==== Material provided
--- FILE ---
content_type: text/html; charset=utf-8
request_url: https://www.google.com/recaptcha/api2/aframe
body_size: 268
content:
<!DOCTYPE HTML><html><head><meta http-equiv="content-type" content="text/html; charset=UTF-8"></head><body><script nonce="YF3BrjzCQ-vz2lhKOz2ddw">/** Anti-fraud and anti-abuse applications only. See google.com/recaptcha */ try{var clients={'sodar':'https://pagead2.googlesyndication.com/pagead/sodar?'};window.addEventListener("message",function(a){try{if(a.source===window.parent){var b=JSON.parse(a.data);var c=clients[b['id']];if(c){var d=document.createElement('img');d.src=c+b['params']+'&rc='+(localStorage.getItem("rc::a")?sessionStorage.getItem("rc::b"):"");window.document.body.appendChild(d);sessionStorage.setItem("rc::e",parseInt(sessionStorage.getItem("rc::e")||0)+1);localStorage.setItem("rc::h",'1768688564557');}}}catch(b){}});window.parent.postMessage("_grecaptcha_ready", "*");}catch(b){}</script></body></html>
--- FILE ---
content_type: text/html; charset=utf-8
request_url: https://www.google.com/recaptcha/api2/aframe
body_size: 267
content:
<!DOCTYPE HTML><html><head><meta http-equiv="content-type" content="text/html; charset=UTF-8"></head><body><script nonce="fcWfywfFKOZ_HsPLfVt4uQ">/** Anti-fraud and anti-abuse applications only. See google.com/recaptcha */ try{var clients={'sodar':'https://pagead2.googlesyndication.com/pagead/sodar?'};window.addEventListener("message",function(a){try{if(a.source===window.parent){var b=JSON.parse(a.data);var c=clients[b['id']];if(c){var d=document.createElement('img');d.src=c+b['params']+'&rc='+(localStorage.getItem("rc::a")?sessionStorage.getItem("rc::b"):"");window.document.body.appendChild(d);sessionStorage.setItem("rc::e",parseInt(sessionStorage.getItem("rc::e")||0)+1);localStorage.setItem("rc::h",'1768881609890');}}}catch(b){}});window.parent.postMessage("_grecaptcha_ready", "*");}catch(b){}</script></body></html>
========
With no alteration of any kind, give the data again in full.

Task answer>
--- FILE ---
content_type: text/html; charset=utf-8
request_url: https://www.google.com/recaptcha/api2/aframe
body_size: 268
content:
<!DOCTYPE HTML><html><head><meta http-equiv="content-type" content="text/html; charset=UTF-8"></head><body><script nonce="YF3BrjzCQ-vz2lhKOz2ddw">/** Anti-fraud and anti-abuse applications only. See google.com/recaptcha */ try{var clients={'sodar':'https://pagead2.googlesyndication.com/pagead/sodar?'};window.addEventListener("message",function(a){try{if(a.source===window.parent){var b=JSON.parse(a.data);var c=clients[b['id']];if(c){var d=document.createElement('img');d.src=c+b['params']+'&rc='+(localStorage.getItem("rc::a")?sessionStorage.getItem("rc::b"):"");window.document.body.appendChild(d);sessionStorage.setItem("rc::e",parseInt(sessionStorage.getItem("rc::e")||0)+1);localStorage.setItem("rc::h",'1768688564557');}}}catch(b){}});window.parent.postMessage("_grecaptcha_ready", "*");}catch(b){}</script></body></html>
--- FILE ---
content_type: text/html; charset=utf-8
request_url: https://www.google.com/recaptcha/api2/aframe
body_size: 267
content:
<!DOCTYPE HTML><html><head><meta http-equiv="content-type" content="text/html; charset=UTF-8"></head><body><script nonce="fcWfywfFKOZ_HsPLfVt4uQ">/** Anti-fraud and anti-abuse applications only. See google.com/recaptcha */ try{var clients={'sodar':'https://pagead2.googlesyndication.com/pagead/sodar?'};window.addEventListener("message",function(a){try{if(a.source===window.parent){var b=JSON.parse(a.data);var c=clients[b['id']];if(c){var d=document.createElement('img');d.src=c+b['params']+'&rc='+(localStorage.getItem("rc::a")?sessionStorage.getItem("rc::b"):"");window.document.body.appendChild(d);sessionStorage.setItem("rc::e",parseInt(sessionStorage.getItem("rc::e")||0)+1);localStorage.setItem("rc::h",'1768881609890');}}}catch(b){}});window.parent.postMessage("_grecaptcha_ready", "*");}catch(b){}</script></body></html>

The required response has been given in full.